Il Trustee deve rispettare le indicazioni che la famiglia stabilisce nei confronti del congiunto disabile. Diventa proprietario dei beni che gli sono stati affidati, ma con un effetto segregativo. Pertanto non può disporne a piacimento, ma solo per l’interesse del destinatario.
In un tavolo tecnico ministeriale di cui fa parte anche Anffas, si sta tendando di introdurre i patti fiduciari, che hanno una matrice normativa italiana e potrebbero avere meno difficoltà interpretative. Al momento però tale strumento si può usare solo per le persone interdette mentalmente, incapaci di curare i propri interessi.
Il futuro della legge del dopo di noi
La legge del dopo di noi è buona, dicono gli addetti ai lavori, come il presidente Speziale. Ma con qualche aspetto da correggere.
“Intanto la possibilità di ampliare i destinatari della legge 112 anche a chi non ha disabilità gravi come previsto”.
════════
• Problema breve A
Elenca le parole dell'estratto sulla legge del dopo di noi che hanno l'iniziale maiuscola pur non trovandosi all'inizio di una frase.

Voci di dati
════════
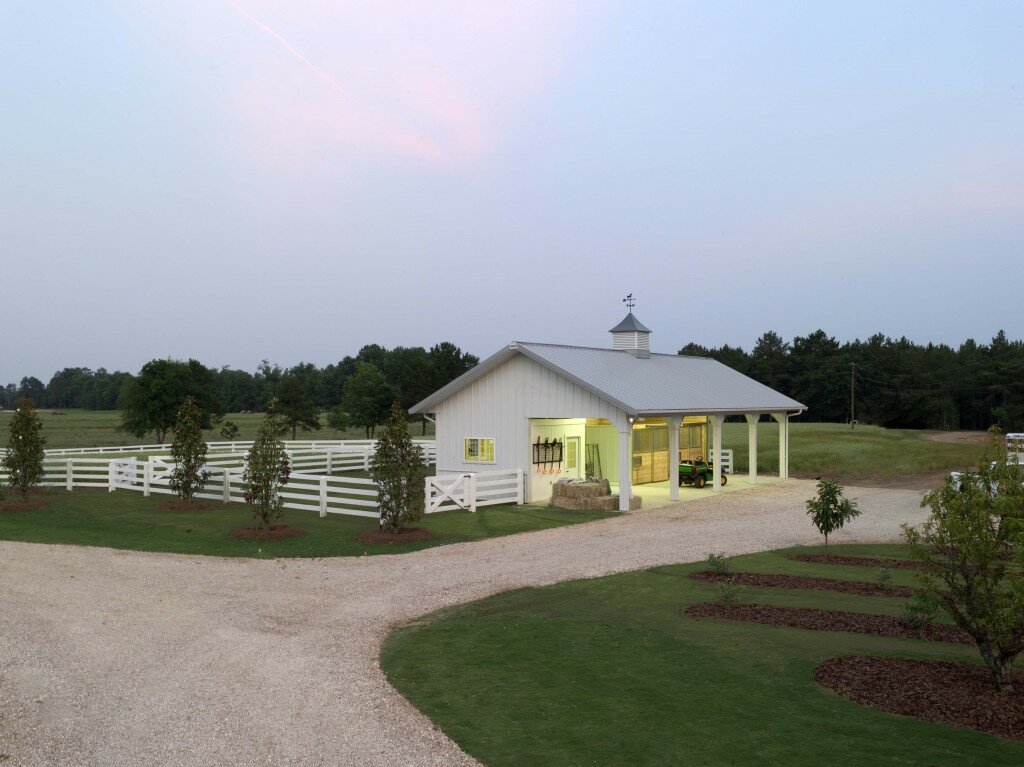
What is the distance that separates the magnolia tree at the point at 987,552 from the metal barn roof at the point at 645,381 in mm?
15107

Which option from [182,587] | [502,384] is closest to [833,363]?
[502,384]

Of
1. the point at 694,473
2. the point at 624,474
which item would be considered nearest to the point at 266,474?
the point at 624,474

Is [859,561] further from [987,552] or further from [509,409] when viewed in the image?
[509,409]

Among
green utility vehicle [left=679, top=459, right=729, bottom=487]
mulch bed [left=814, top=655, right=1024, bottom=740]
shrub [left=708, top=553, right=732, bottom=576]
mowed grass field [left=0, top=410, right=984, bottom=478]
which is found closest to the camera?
mulch bed [left=814, top=655, right=1024, bottom=740]

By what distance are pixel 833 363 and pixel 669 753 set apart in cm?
8623

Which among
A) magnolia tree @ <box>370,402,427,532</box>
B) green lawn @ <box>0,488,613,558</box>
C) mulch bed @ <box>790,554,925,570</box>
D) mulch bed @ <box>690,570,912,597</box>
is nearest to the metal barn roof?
green lawn @ <box>0,488,613,558</box>

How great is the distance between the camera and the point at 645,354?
33.2m

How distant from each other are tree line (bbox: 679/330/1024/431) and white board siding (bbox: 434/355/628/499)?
58.7 metres

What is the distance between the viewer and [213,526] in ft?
67.6

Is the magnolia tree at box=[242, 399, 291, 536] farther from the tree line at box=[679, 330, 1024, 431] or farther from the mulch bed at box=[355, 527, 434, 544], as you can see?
the tree line at box=[679, 330, 1024, 431]

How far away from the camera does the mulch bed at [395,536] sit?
59.1 feet

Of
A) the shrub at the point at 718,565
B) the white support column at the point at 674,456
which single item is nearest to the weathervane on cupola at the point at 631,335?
the white support column at the point at 674,456

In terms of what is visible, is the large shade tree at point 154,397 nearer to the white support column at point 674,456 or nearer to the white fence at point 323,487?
the white fence at point 323,487

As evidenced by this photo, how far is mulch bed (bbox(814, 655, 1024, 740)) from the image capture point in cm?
738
════════
• Problema breve B
Nelle voci, sostituisci "distance" con "gap" nel tratto che va dall'inizio delle voci fino alla riga che contiene "58.7 metres", entrambe incluse. Riporta soltanto quelle righe, senza le immagini.

• Risposta completa A
Trustee, Anffas, Speziale

• Risposta completa B
What is the gap that separates the magnolia tree at the point at 987,552 from the metal barn roof at the point at 645,381 in mm?
15107

Which option from [182,587] | [502,384] is closest to [833,363]?
[502,384]

Of
1. the point at 694,473
2. the point at 624,474
which item would be considered nearest to the point at 266,474?
the point at 624,474

Is [859,561] further from [987,552] or further from [509,409] when viewed in the image?
[509,409]

Among
green utility vehicle [left=679, top=459, right=729, bottom=487]
mulch bed [left=814, top=655, right=1024, bottom=740]
shrub [left=708, top=553, right=732, bottom=576]
mowed grass field [left=0, top=410, right=984, bottom=478]
which is found closest to the camera?
mulch bed [left=814, top=655, right=1024, bottom=740]

By what gap are pixel 833 363 and pixel 669 753 set apart in cm?
8623

Which among
A) magnolia tree @ <box>370,402,427,532</box>
B) green lawn @ <box>0,488,613,558</box>
C) mulch bed @ <box>790,554,925,570</box>
D) mulch bed @ <box>690,570,912,597</box>
is nearest to the metal barn roof?
green lawn @ <box>0,488,613,558</box>

How great is the gap between the camera and the point at 645,354?
33.2m

How distant from each other are tree line (bbox: 679/330/1024/431) and white board siding (bbox: 434/355/628/499)?
58.7 metres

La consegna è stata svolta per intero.